What to do
Please make sure what you return matches the listing below exactly, minus its pictures.

● ● ● ● ● ● ●

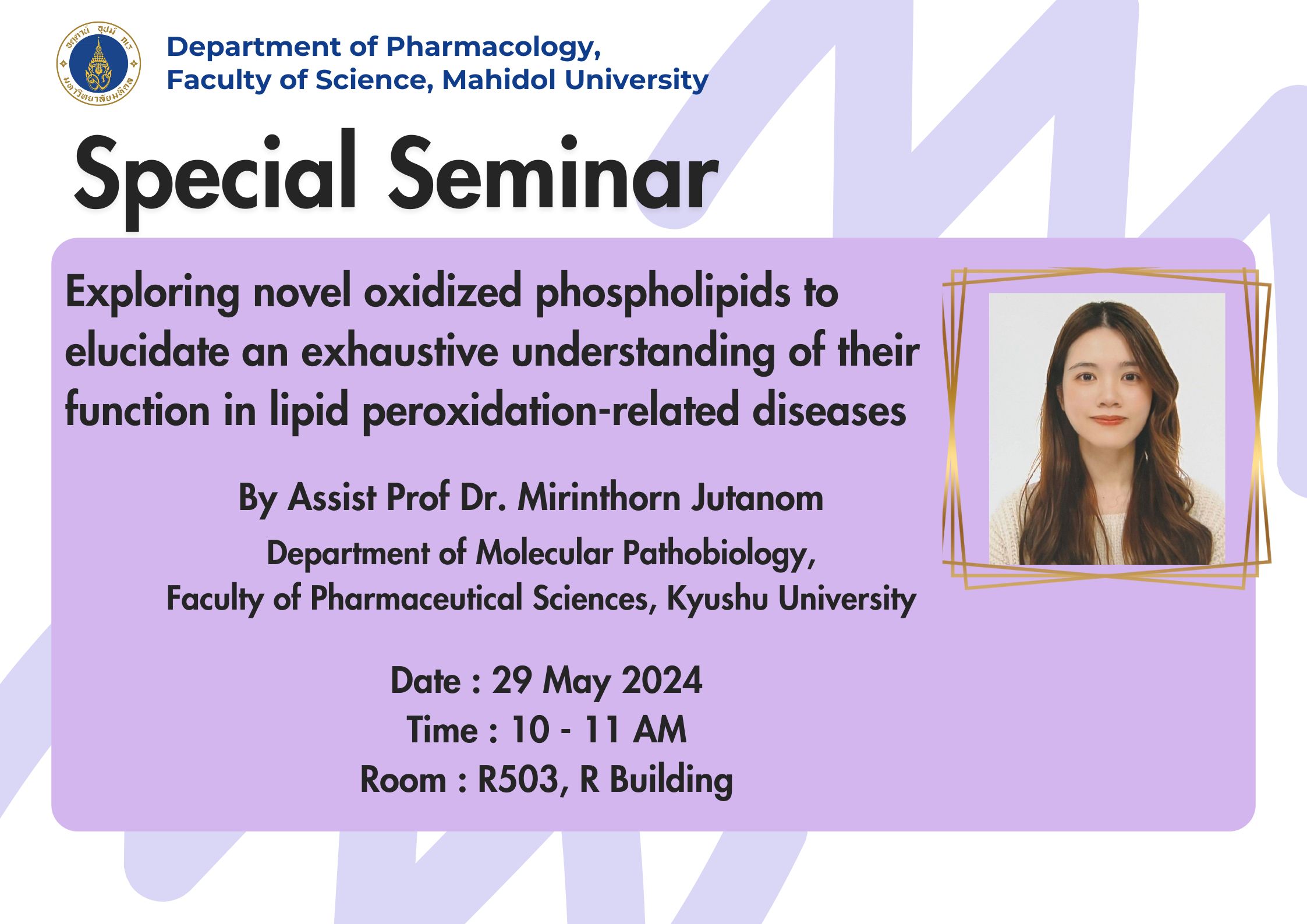 อตฺตานํ อุปมํ กเร
มหาวิทยาลัยมหิดล

Department of Pharmacology,
Faculty of Science, Mahidol University

Special Seminar

Exploring novel oxidized phospholipids to elucidate an exhaustive understanding of their function in lipid peroxidation-related diseases

By Assist Prof Dr. Mirinthorn Jutanom

Department of Molecular Pathobiology,
Faculty of Pharmaceutical Sciences, Kyushu University

Date : 29 May 2024
Time : 10 - 11 AM
Room : R503, R Building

● ● ● ● ● ● ●

Result of this exercise
 อตฺตานํ อุปมํ กเร
มหาวิทยาลัยมหิดล

Department of Pharmacology,
Faculty of Science, Mahidol University

Special Seminar

Exploring novel oxidized phospholipids to elucidate an exhaustive understanding of their function in lipid peroxidation-related diseases

By Assist Prof Dr. Mirinthorn Jutanom

Department of Molecular Pathobiology,
Faculty of Pharmaceutical Sciences, Kyushu University

Date : 29 May 2024
Time : 10 - 11 AM
Room : R503, R Building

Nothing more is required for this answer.